Ce sommaire d’antibiorésistance porte sur 1 167 souches reçues au LSPQ en 2020, ce qui représente une baisse comparativement aux quatre années précédentes. Les données provenant d’autres sources (nombre de cas déclarés, nombre d’analyses effectuées par tests d’amplification des acides nucléiques et par culture, ainsi que leurs taux de positivité) sont en cours d’analyse afin de permettre d’estimer à quel point ce portrait est représentatif de la réalité, en cette année de pandémie de COVID-19 où l’accès aux soins et aux analyses de laboratoire a été bouleversé. Il importe donc d’interpréter les résultats de ce portrait avec prudence.

En 2017, une souche non sensible à la ceftriaxone a été identifiée au Québec (Lefebvre et al., 2018).

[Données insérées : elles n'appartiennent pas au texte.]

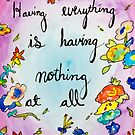 Having everything is having nothing at all by Eric Dyer
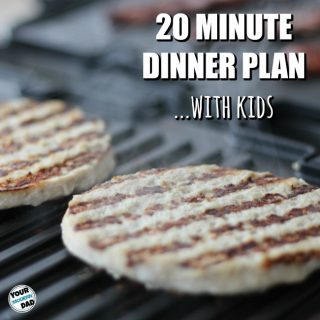 20 Minute dinner plan with kids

Entre 2015 et 2019, 18 souches non sensibles à la céfixime (≥ 0,5 mg/L) ont été retrouvées (dont 12 en 2019 soit 0,7 %). En 2020, sept souches (0,6 %) non sensibles à la céfixime ont été confirmées (Tableau 1). Ces données indiquent l’émergence de souches non sensibles à la céfixime au Québec.

Tableau 1 - Sommaire des antibiogrammes de N. gonorrhoeae au Québec en 2020 (n = 1167)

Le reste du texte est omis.